Esa falta de acuerdo con Marga duró varios días. Nos encontrábamos en la cocina, preparando algo, o nos íbamos al comedor para ver alguna película y, de improviso, el tema regresaba para instalarse entre ambas. No entendí bien por qué esto se hacía carne en ella. Su obsesión por discutir mis ideas, no era una característica que le conociera. Sospecho que el conflicto estaba en la situación de su hermano mayor, a quien en parte admiraba pero que, extrañamente, siempre que tenía la oportunidad, enfrentaba a la vista de los otros. Debía ser la única persona hacia quien demostraba algún afán de competencia.
Omar era un hombre inteligente y emprendedor, que se había casado joven y que ahora, con dos hijos y una mujer satisfecha de su rutina, parecía encontrarle cierto gusto a la vida, que no estaba en consonancia con lo que su familia aguardaba de él para sus treinta y pico de años. A Marga, en apariencia, en esa coyuntura le había caído con agrado el papel de censora y de jueza, en el que se había instalado. Un rol que no era propio de su personalidad, pero que ella aún no había discutido lo suficiente consigo misma.
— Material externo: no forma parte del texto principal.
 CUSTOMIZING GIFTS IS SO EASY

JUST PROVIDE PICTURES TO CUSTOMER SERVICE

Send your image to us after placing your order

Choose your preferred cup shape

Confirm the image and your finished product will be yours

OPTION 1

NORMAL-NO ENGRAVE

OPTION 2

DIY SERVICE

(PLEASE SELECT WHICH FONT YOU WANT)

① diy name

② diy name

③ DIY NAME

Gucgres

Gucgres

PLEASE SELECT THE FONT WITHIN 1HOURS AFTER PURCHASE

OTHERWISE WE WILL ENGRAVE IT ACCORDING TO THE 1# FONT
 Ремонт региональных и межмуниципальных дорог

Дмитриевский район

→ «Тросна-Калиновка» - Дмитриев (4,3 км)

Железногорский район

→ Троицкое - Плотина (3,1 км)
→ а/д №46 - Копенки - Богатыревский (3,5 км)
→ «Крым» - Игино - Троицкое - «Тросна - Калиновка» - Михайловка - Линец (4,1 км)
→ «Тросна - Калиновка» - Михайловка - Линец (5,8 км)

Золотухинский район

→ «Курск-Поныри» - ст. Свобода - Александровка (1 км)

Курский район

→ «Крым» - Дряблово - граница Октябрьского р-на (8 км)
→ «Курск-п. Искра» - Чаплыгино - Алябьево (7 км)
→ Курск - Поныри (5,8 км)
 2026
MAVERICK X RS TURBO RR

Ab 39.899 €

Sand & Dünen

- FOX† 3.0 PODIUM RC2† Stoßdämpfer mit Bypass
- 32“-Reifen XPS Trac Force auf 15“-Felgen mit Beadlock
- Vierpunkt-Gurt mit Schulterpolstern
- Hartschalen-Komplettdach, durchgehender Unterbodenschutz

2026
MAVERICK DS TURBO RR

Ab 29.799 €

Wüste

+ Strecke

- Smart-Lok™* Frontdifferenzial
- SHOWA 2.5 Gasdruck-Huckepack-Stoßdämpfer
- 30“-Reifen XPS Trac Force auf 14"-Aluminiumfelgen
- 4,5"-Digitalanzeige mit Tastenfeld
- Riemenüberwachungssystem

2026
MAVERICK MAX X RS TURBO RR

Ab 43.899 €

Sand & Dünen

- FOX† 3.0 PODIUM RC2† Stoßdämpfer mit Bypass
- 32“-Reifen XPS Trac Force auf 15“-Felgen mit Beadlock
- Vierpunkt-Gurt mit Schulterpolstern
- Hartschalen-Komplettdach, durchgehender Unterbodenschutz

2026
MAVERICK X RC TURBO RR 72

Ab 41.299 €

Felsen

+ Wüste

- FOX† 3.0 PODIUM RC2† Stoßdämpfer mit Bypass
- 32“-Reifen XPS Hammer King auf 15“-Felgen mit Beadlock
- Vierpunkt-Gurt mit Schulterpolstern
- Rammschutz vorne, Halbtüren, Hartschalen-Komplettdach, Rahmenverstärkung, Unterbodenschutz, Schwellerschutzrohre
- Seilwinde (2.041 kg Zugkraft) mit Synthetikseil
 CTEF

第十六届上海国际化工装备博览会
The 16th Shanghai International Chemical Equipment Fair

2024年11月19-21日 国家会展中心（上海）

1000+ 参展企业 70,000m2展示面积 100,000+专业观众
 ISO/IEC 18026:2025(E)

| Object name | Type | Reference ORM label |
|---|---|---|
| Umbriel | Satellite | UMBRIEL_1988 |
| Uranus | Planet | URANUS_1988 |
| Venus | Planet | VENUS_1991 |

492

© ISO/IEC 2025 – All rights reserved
No iba a ser yo quien la hiciera entender lo errado de su visión. Sólo debía hablarle desde lo que me trasmitía el presente de su hermano, en ese hogar, con una mujer que parecía haber colmado su misión en esta vida con la crianza de dos niños, y que no expresaba ningún inconformismo, ni ambición, por menor que éste fuera. Agustina no era la pobre víctima que Marga y su madre se esmeraban en presentar. No era culpable, ni víctima, sino que compartía responsabilidades con Omar; pero en esa matemática de la pareja, ella era la que no daba señales de vida. Y es normal que aquél que si las da, no se quede de brazos cruzados.